ママの手料理 Ⅲ

そう、私は皆なら引っかからない様な怪盗フェニックスの最後の罠にまんまとはまってしまった。


私は、ティアラが置かれていた丸机を中心にした、約4畳程の広さの黒い檻の中に閉じ込められたのだ。



『ぎょえええ琥珀大丈夫!?あと少しだから立って!此処で俺の婚約者を死なせる訳にはいかないんだから!』


『さっきからごちゃごちゃ愛の言葉ばっかりうるさいんだよ、ちっとは静かにしろ白髪野郎!』


『ぬあっ、白髪!?のこのこ後から参戦してきた銀子ちゃんにだけは言われたくないね!こっちは後30秒で最上階だから!あっかんべー』


耳に付けたイヤホンからは、今まさに此処へ向かって前進中の仲間の声が聞こえてきたけれど、正直に言って脳がそれを言語として処理していない。


「し、紫苑ちゃん…大丈夫?怪我してない、?」


呆然と座り込んでいる私の目の前に倒れた人の頭が動き、床に激突して額を赤くした湊さんが私の顔を捉える。

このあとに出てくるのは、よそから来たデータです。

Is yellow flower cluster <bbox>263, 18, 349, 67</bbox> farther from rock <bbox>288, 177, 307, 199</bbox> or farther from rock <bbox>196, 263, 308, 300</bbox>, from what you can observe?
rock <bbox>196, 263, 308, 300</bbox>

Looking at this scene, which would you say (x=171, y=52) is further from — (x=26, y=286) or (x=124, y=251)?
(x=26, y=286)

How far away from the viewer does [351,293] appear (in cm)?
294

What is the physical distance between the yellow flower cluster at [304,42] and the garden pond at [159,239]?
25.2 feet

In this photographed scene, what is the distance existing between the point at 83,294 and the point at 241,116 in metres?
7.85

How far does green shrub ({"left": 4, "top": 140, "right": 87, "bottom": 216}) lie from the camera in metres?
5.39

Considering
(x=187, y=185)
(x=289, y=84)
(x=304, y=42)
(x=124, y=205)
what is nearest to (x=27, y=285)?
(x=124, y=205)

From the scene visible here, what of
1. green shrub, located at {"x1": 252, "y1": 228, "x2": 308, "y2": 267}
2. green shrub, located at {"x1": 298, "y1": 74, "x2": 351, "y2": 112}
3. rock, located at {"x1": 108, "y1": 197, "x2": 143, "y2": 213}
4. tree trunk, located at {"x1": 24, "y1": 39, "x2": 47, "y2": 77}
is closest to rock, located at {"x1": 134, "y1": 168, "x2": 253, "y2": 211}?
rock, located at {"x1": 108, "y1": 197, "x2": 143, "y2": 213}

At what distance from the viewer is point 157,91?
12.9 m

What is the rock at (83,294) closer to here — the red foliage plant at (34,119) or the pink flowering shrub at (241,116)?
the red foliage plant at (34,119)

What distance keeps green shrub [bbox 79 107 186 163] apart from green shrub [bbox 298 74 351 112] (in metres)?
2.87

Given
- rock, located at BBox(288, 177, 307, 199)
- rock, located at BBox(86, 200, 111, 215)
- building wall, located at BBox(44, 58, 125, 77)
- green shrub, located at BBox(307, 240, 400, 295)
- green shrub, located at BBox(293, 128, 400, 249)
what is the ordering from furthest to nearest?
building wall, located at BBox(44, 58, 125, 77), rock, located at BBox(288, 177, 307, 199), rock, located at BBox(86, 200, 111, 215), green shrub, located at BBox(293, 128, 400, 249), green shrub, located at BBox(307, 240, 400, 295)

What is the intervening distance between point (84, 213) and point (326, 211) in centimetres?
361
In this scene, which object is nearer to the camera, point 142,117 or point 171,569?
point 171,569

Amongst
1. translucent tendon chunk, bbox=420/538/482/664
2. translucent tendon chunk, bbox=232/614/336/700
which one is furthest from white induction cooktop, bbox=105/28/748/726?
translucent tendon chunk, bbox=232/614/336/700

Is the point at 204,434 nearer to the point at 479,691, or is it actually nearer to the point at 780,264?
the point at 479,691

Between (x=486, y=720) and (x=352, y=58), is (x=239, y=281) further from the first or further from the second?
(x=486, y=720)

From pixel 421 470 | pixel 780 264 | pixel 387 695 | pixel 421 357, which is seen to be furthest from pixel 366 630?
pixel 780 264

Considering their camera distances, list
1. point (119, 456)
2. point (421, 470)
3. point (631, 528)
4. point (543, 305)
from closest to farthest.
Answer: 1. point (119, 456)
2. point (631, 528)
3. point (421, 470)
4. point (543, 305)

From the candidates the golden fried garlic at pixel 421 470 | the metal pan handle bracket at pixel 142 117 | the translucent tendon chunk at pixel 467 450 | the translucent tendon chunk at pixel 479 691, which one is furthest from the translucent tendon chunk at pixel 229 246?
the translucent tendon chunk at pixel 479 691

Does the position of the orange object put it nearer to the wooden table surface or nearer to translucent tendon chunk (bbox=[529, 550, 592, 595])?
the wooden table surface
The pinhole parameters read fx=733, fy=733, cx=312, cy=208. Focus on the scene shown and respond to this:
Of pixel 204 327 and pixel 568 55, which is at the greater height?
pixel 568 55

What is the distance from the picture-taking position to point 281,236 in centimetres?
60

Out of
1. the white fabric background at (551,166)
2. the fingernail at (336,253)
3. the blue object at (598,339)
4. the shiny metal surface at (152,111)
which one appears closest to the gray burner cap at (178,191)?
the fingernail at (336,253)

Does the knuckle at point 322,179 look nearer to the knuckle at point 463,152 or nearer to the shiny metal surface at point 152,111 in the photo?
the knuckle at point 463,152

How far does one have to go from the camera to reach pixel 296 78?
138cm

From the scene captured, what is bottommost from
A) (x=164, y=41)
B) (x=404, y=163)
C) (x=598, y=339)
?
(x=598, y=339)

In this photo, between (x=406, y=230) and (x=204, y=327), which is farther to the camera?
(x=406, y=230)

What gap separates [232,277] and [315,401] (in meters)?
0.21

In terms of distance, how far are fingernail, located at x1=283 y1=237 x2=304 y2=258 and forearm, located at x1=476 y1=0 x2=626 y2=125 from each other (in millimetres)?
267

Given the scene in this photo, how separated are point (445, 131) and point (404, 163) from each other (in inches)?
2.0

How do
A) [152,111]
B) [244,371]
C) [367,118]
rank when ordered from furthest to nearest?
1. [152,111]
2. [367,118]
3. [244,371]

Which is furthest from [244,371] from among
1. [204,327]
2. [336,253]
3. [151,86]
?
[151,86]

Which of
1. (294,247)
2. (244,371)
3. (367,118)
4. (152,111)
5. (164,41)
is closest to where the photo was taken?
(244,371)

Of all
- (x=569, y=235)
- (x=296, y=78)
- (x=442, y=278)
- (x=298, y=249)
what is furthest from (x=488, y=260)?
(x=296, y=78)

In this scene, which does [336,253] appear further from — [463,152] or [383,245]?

「み、湊さ……私は大丈夫です、そんな事よりごめんなさい、こんな事に…」


この期に及んでも尚、彼は私の事を責めたりせずに優しい眼差しでこちらを見つめてくるものだから、申し訳なさと安心感で涙が溢れてくる。


「私、どうやったら此処から出れますか…!?」


広さや暗さは違えど、まるでクローゼットの中に閉じ込められたあの日の感覚が蘇ってくる。